'Tetris' Review: Taron Egerton Competes In Cold War Race To Get The Rights To The Video Game
Just imagine how nice it would be to see a biopic that isn't just the same old same old, perhaps even one with a little razzmatazz? Well, ignore awards season darlings and open wide because here comes Tetris. No, not the game but a legal thriller-comedy from director Jon S. Baird which tracks the game's ownership and licencing history in a way that often seems way too wild to be true. Taron Egerton stars as Henk Rogers, a Dutch video game designer who believes to have licenced partial rights to Tetris before he finds himself in vehement legal warfare, ending up in Soviet-era Moscow where he also meets its original designer Alexey Pajitnov (Nikita Yefremov). Also involved are media mogul Robert Maxwell (Roger Allam), his son Kevin (Anthony Boyle), their associate Robert Stein (Toby Jones), the Communist Party, KGB agents and Nintendo.

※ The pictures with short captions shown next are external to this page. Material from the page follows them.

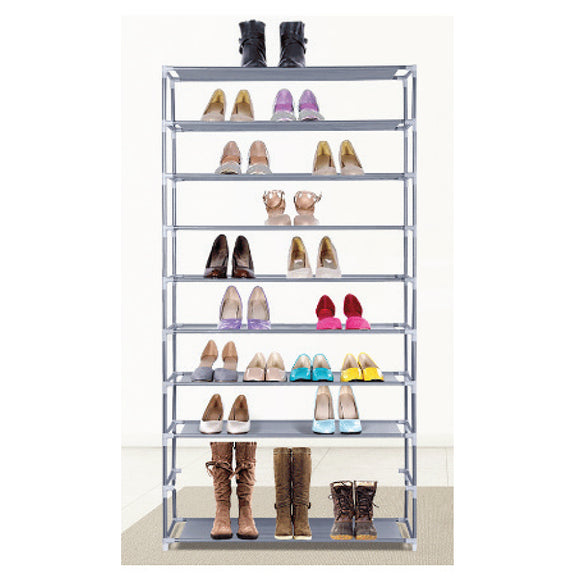 GREY 10-TIER METAL STORAGE SHOE RACK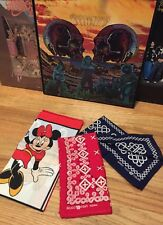Lot 3 Vintage Bandanna Tiger Fast Color All Cotton Red & Blue Handkerchief. Mint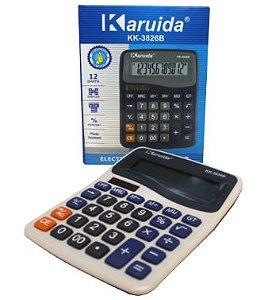 Calculadora Karuida KK-3826B
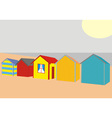 Beach Houses vector image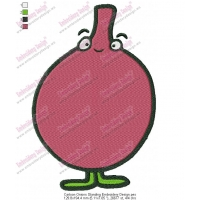 Cartoon Onions Standing Embroidery Design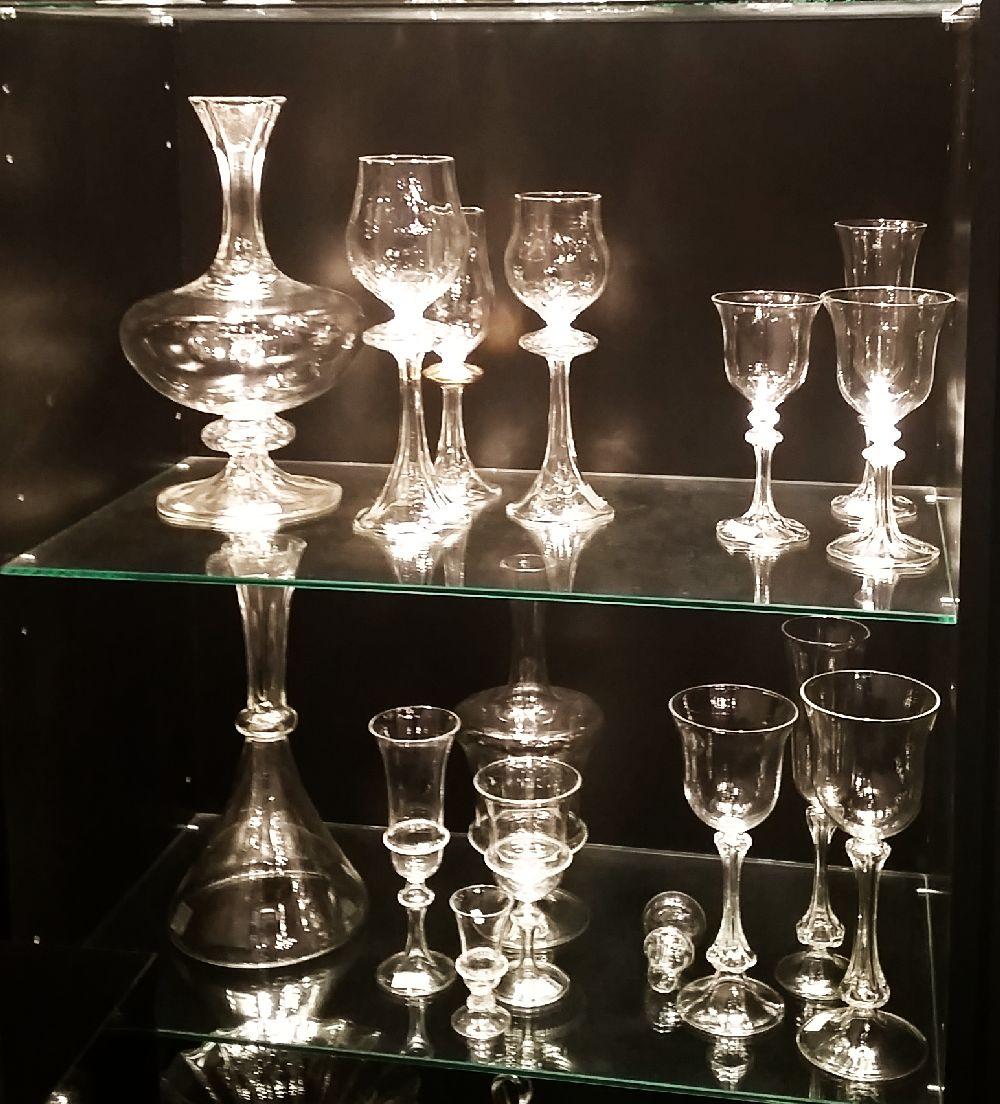 adelaparvu.com despre atelierul de sticlarie Gabriela Seres (54)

This expression might be becoming a bit overused but ''better than it has any right to be'' feels like the most accurate way to describe Tetris. Baird and screenwriter Noah Pink find the most fitting and entertaining tone to come back to, providing fast-paced, high wire storytelling while also feeling free to embellish plot developments for the big screen. Pink's writing pulls you in to this world with ease, making something as emotionless as contract negotiations feel like life-and-death situations. Baird accentuates this along with editors Martin Walsh, Colin Goudie and Ben Mills who seemed to have founded a perfect rhythm section with Egerton's speech pattern, extremely active camera movement by DoP Alwin Küchler as well as neatly implemented visual effects that use 8-bit graphics for transitions and action.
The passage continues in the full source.